PASSAGE GIVEN:

╔══

Set an expectation function.

Parameters

parindex	The index of the parameter
func	The pointer to a TF1 function.

See Also

SetTemplate(const char * channelname, const char * processname, std::vector<TF1 *> * funccont, int nbins, double efficiency = 1.)

Definition at line 167 of file BCMTF.h.

        { fExpectationFunctionContainer[parindex] = func; };

void BCMTF::SetFlagEfficiencyConstraint ( bool  flag)

inline

Set a flag for the efficiency: if true then the total efficiency including all systematic uncertainties has to be between 0 and 1 at all times. Larger (smaller) values are set to 1 (0) during the calculation.

Parameters

flag

The flag

Definition at line 222 of file BCMTF.h.

        { fFlagEfficiencyConstraint = flag; };

int BCMTF::SetSystematicVariation	(	const char *	channelname,
		const char *	processname,
		const char *	systematicname,
		double	variation_up,
		double	variation_down
	)

Set the impact of a source of systematic uncertainty for a particular source of systematic uncertainty and process in a given channel. The impact is the relative deviation between the varied and the nominal template, i.e., if the variation is set to 0.05 then the efficiency is multiplied by (1+0.05*eps), where eps is the corresponding nuisance parameter.

Parameters

channelname	The name of the channel.
processname	The name of the process.
systematicname	The name of the source of systematic uncertainty.
variation_up	The relative shift between the up-variation and the nominal template: (up-nom)/nom.
variation_down	The relative shift between the down-variation and the nominal template: (nom-down)/nom.

Returns

An error code.

Definition at line 442 of file BCMTF.cxx.

╚══

SUPPLIED INFORMATION:
╔══

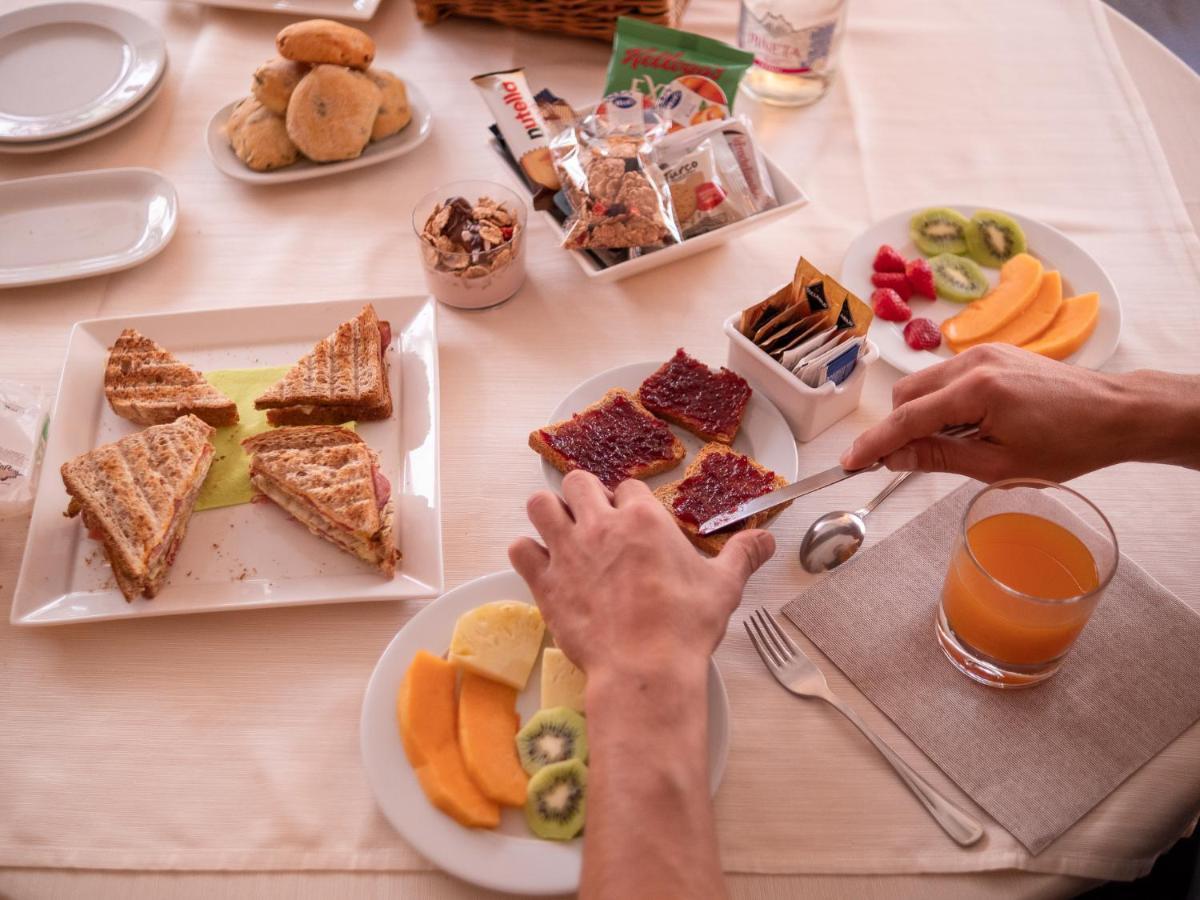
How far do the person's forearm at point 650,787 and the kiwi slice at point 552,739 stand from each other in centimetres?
12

╚══

INSTRUCTIONS:
1. Revise the stretch of the BCMTF documentation from "Set a flag for" through "222 of file BCMTF.h.", swapping "efficiency" for "acceptance".
2. Answer these from the BCMTF documentation:
(a) At which line of which file is SetFlagEfficiencyConstraint defined?
(b) What does SetSystematicVariation return?
(c) Which parameter is described as "The pointer to a TF1 function"?
The lines have nothing to do with the text.

PER-TASK OUTPUTS:
1.
Set a flag for the acceptance: if true then the total acceptance including all systematic uncertainties has to be between 0 and 1 at all times. Larger (smaller) values are set to 1 (0) during the calculation.

Parameters

flag

The flag

Definition at line 222 of file BCMTF.h.

2.
(a) Line 222 of BCMTF.h.
(b) An error code.
(c) func.